Work request: Would you reproduce, without any alteration, the lines from the opening line of the entries through the line that has "content: unidentified animal" in it?

(Supplied data Opens)

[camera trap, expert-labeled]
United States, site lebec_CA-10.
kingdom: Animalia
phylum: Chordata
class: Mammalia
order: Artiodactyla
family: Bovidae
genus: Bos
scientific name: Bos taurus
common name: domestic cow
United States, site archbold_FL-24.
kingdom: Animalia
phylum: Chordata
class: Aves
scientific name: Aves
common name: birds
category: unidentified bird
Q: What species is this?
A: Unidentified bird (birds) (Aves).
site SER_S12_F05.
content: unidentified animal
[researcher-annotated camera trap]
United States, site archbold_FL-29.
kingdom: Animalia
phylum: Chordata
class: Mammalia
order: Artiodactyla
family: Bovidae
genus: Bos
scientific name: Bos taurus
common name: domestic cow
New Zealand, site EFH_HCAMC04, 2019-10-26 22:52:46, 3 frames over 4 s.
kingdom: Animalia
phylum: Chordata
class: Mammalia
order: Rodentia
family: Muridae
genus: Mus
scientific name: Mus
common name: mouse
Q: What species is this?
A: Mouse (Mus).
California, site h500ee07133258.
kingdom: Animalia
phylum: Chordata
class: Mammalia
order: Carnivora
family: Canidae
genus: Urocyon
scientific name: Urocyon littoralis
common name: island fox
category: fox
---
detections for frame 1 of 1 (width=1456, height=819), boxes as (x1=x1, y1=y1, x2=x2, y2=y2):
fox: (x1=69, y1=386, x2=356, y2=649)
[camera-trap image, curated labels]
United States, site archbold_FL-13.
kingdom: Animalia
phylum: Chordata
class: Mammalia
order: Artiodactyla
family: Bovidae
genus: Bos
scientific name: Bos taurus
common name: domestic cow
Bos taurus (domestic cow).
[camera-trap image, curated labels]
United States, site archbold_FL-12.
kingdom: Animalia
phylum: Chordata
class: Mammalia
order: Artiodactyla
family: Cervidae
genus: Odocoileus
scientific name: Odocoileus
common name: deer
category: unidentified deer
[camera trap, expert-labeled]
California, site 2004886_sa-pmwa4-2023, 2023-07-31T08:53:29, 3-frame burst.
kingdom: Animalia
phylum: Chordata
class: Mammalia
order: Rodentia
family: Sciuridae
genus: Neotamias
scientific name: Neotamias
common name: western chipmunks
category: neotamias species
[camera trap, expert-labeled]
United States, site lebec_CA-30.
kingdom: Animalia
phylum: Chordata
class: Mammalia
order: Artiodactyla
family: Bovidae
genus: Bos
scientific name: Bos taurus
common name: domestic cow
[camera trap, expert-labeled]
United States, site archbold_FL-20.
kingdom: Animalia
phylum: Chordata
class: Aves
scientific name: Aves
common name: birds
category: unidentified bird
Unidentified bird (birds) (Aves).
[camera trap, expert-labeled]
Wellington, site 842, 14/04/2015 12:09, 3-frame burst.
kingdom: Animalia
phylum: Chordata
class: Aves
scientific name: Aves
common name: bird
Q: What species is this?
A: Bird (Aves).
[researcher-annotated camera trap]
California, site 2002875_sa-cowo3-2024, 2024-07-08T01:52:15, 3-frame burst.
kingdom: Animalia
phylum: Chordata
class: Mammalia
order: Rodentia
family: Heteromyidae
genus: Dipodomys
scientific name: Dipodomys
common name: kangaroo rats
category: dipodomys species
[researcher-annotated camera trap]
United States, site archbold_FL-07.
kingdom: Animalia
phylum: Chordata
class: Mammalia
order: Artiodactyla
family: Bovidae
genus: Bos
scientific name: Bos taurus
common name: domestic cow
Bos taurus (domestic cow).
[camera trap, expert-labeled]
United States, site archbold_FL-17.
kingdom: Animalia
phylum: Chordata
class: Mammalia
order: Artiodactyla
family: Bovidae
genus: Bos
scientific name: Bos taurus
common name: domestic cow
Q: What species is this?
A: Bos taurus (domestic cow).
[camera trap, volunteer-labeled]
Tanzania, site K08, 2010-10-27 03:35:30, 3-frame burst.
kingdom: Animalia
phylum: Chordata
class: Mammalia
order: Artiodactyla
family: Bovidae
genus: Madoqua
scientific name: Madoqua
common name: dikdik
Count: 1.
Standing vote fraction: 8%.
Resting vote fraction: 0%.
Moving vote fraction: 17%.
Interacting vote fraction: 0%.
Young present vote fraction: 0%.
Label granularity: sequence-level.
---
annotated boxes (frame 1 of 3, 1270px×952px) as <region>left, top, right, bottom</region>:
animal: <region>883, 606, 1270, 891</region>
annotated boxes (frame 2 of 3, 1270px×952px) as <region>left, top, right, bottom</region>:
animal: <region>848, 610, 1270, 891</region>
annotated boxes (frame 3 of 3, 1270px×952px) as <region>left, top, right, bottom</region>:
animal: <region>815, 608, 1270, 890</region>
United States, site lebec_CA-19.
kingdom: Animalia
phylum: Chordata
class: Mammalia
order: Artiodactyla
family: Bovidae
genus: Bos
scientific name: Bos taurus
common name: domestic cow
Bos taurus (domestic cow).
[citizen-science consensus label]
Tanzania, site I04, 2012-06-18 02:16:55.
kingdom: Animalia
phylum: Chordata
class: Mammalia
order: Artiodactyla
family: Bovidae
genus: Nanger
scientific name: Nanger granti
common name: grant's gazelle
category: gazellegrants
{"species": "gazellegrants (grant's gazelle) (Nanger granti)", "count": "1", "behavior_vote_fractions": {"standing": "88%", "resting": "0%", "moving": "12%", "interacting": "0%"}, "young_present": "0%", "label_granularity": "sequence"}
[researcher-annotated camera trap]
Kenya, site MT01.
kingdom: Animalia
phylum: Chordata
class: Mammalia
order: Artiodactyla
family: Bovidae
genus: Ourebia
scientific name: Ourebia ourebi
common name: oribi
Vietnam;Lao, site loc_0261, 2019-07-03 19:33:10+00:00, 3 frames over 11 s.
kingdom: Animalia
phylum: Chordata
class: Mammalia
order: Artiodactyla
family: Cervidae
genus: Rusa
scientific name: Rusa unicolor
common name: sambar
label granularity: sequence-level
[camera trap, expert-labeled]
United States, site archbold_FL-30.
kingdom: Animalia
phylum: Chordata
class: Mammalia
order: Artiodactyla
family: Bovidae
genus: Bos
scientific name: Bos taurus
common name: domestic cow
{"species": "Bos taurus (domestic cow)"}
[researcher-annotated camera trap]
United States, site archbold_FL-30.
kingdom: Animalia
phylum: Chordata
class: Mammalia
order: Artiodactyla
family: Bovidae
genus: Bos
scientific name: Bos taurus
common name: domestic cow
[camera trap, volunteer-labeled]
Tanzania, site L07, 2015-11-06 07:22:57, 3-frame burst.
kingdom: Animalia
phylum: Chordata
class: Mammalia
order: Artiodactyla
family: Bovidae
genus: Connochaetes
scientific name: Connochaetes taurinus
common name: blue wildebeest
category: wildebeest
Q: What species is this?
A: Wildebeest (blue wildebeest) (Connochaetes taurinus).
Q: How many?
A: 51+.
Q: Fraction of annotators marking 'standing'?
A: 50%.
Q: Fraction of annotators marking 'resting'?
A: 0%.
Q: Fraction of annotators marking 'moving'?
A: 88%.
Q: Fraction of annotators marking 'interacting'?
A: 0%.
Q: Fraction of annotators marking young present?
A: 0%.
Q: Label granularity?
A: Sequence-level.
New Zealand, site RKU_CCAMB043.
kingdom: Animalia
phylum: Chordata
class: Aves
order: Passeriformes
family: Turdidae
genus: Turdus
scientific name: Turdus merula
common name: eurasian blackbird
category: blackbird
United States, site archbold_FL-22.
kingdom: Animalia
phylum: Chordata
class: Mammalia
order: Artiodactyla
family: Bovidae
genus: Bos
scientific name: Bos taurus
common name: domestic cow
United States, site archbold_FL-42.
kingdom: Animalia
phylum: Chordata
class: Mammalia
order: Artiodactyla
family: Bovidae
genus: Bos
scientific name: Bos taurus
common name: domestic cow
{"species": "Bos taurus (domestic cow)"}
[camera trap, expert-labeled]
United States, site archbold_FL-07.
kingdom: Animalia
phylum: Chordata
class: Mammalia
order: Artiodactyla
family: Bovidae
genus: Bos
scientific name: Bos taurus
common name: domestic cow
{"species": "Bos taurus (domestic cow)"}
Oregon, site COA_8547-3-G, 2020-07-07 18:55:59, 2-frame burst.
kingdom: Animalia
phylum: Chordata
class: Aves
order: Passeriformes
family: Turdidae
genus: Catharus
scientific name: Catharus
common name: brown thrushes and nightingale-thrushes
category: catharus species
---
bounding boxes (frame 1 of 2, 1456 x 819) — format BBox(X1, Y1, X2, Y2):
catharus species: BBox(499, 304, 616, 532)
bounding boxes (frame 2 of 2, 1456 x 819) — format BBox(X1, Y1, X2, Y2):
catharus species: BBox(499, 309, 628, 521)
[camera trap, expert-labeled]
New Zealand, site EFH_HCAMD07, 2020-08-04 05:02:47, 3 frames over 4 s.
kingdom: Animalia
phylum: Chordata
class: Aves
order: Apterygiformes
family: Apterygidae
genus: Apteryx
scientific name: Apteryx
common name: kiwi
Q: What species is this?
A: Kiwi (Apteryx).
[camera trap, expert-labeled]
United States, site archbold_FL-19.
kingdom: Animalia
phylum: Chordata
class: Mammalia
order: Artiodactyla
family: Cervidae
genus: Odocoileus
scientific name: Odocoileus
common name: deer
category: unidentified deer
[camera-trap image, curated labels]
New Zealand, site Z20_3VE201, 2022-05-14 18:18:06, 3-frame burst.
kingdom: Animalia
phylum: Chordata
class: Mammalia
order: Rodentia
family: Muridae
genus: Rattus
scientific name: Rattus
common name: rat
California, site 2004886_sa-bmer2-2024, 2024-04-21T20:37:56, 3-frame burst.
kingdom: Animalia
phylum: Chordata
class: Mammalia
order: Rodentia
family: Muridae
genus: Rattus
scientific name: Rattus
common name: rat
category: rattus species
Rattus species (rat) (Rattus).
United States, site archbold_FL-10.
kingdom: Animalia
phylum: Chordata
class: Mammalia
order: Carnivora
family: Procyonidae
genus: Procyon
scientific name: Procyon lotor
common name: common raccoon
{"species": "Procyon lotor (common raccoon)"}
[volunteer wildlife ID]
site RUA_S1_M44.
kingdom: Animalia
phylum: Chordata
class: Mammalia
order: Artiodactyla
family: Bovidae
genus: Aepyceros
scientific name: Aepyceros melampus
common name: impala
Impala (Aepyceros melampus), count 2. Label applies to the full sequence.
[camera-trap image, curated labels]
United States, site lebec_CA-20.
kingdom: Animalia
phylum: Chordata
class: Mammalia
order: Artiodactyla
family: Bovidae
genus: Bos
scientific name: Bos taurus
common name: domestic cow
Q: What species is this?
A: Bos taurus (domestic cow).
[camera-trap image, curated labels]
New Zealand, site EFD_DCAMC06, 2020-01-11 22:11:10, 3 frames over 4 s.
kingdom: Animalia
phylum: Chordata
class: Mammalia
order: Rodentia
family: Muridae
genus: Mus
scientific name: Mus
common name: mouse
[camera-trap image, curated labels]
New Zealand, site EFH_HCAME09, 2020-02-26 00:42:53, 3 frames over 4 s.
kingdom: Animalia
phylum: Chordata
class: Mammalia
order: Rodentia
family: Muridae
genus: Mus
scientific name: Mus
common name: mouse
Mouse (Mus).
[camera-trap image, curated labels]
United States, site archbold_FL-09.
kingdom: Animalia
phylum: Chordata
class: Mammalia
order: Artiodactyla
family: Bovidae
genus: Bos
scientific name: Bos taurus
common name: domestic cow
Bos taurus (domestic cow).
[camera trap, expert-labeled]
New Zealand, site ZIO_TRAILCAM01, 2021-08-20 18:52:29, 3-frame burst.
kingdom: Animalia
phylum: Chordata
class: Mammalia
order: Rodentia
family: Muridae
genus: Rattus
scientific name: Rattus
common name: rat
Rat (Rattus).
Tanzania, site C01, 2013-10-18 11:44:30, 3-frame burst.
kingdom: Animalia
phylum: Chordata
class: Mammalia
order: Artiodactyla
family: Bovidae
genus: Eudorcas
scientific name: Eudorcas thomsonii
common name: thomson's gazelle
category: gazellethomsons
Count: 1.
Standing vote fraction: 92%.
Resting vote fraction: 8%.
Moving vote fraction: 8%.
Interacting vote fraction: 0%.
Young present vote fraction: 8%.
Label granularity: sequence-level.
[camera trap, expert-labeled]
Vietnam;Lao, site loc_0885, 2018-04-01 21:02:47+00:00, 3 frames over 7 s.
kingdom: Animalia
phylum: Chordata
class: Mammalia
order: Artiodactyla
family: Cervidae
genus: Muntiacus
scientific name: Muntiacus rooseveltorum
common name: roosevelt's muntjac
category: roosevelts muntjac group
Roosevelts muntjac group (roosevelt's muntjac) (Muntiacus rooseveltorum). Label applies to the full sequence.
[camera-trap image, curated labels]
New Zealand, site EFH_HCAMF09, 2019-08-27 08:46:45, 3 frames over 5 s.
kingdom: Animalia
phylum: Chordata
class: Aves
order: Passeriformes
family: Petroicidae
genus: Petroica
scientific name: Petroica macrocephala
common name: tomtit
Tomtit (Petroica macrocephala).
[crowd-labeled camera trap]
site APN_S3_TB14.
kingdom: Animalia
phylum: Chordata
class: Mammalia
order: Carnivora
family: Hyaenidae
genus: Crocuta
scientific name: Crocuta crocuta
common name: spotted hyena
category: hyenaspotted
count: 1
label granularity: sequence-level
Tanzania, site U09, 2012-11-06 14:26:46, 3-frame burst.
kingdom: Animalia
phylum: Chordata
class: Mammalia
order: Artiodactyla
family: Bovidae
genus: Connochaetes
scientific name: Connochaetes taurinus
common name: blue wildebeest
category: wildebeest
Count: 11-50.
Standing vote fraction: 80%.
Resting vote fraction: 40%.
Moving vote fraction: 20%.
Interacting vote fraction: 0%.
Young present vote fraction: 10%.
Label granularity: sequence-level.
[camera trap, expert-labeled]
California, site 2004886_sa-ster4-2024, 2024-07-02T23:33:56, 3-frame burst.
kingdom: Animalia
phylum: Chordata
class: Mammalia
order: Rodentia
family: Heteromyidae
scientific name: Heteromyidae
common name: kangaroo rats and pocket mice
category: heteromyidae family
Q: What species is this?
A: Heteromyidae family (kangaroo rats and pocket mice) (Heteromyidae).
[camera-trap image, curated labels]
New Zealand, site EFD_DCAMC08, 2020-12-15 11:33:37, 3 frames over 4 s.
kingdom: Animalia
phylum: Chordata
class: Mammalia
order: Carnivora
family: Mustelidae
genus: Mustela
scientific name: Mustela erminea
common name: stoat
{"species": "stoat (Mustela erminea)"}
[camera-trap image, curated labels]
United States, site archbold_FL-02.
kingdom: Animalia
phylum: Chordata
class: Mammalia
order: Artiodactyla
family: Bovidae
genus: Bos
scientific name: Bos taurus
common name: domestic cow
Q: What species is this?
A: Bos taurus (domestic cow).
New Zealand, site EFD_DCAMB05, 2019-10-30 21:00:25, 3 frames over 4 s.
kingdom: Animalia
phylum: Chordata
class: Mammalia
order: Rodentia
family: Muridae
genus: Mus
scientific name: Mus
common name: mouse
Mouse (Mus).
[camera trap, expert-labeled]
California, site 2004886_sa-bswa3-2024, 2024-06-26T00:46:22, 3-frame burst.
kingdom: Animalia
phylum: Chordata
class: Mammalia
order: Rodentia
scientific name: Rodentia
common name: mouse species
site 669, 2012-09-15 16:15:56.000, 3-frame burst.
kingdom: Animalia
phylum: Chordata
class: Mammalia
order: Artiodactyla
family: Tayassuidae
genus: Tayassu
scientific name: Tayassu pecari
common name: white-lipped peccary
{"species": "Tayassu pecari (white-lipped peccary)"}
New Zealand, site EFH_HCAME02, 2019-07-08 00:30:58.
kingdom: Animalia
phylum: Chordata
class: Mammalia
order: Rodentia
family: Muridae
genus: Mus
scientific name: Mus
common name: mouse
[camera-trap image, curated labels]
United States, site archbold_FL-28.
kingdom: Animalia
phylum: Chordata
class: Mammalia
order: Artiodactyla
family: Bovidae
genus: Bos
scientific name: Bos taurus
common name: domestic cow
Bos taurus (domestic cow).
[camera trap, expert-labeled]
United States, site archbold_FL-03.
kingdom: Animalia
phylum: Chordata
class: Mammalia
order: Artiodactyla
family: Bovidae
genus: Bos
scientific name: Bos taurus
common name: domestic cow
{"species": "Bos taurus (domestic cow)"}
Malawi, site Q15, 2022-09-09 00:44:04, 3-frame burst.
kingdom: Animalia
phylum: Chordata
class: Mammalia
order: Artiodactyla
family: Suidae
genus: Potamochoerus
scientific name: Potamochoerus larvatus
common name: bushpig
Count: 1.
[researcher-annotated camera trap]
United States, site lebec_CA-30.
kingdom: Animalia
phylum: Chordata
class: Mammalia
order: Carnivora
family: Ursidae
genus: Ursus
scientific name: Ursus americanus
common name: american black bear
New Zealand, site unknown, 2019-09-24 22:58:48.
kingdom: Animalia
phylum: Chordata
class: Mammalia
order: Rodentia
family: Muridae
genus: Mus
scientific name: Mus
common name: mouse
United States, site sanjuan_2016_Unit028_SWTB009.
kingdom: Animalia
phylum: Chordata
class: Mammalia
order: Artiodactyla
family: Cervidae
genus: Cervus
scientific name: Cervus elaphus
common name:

(Supplied data Closes)

Solution for this problem:
[camera trap, expert-labeled]
United States, site lebec_CA-10.
kingdom: Animalia
phylum: Chordata
class: Mammalia
order: Artiodactyla
family: Bovidae
genus: Bos
scientific name: Bos taurus
common name: domestic cow
United States, site archbold_FL-24.
kingdom: Animalia
phylum: Chordata
class: Aves
scientific name: Aves
common name: birds
category: unidentified bird
Q: What species is this?
A: Unidentified bird (birds) (Aves).
site SER_S12_F05.
content: unidentified animal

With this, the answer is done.